▸ TEXT SEGMENT:
Other options go with a variable. _line(x) _column(y)
tells Stata to read the variable from line x
and column y of the current observation. If you
do not specify this, Stata will simply proceed from wherever finished reading
the last variable. You can also specify a format such as int,
byte, or str.
Finally you can specify how many characters to read into the variable using
%NumberType where Number
is the number of characters to read and Type
is the type of variable (you'll almost always use f
for numbers or s for strings). This must follow
the variable name, all the other options come before it.
In the following example, the data and dictionary are contained in the same
file:
dictionary
{
_lines(1)
_line(1) _column(1) int age %2f
_line(1) _column(4) float weight %5f
}
12 100.5
13 110.0
15 130.5
All of the formatting information is optional. In many cases, Stata's default
action (read variables from left to right and top to bottom, with spaces or
commas separatng them) works just fine. The dictionary
dictionary
{
age
weight
}
12 100.5
13 110.0
15 130.5
will give the same results as the previous one except that age
will be read as a float, which takes a bit more
memory.

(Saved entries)
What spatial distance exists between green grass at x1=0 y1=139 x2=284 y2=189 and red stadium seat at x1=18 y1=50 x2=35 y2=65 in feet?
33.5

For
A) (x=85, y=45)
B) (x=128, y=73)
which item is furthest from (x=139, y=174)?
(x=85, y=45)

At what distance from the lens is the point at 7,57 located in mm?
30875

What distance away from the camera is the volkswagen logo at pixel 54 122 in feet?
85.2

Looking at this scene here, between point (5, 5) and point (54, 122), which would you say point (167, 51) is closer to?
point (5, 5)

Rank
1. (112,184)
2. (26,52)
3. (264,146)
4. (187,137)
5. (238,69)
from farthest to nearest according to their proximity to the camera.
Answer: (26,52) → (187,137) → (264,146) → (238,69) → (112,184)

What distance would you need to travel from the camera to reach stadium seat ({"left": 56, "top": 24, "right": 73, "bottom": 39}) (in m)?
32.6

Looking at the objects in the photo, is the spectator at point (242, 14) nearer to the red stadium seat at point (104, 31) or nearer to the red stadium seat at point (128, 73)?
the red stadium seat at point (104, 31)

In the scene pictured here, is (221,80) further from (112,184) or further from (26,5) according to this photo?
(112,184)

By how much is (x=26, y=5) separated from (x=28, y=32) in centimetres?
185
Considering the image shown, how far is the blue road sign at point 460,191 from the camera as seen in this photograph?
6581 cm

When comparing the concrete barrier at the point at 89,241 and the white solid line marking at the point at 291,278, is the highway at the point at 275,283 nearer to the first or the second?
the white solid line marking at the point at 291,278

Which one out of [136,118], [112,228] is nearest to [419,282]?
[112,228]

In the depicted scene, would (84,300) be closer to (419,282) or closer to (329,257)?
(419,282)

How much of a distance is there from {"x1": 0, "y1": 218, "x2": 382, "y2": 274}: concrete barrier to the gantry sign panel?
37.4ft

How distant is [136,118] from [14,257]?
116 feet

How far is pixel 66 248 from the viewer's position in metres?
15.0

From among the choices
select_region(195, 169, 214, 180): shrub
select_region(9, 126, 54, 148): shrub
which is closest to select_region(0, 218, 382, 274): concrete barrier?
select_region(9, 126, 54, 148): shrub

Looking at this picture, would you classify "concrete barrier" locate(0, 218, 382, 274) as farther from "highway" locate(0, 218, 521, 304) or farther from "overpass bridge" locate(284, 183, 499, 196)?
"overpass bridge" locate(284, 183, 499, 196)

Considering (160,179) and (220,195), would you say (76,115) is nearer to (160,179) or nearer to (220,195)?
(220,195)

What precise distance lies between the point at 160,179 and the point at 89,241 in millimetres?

▸ WHAT IS ASKED:
**1)** Write out the Stata dictionary passage from "tells Stata to" to "come before it.".
**2)** In the Stata dictionary passage, what type is age read as when the dictionary lists only age and weight with no formatting information?
The material has no connection to the Stata dictionary passage.

▸ COMPLETED EXERCISE:
**1)**
tells Stata to read the variable from line x
and column y of the current observation. If you
do not specify this, Stata will simply proceed from wherever finished reading
the last variable. You can also specify a format such as int,
byte, or str.
Finally you can specify how many characters to read into the variable using
%NumberType where Number
is the number of characters to read and Type
is the type of variable (you'll almost always use f
for numbers or s for strings). This must follow
the variable name, all the other options come before it.

**2)** A float.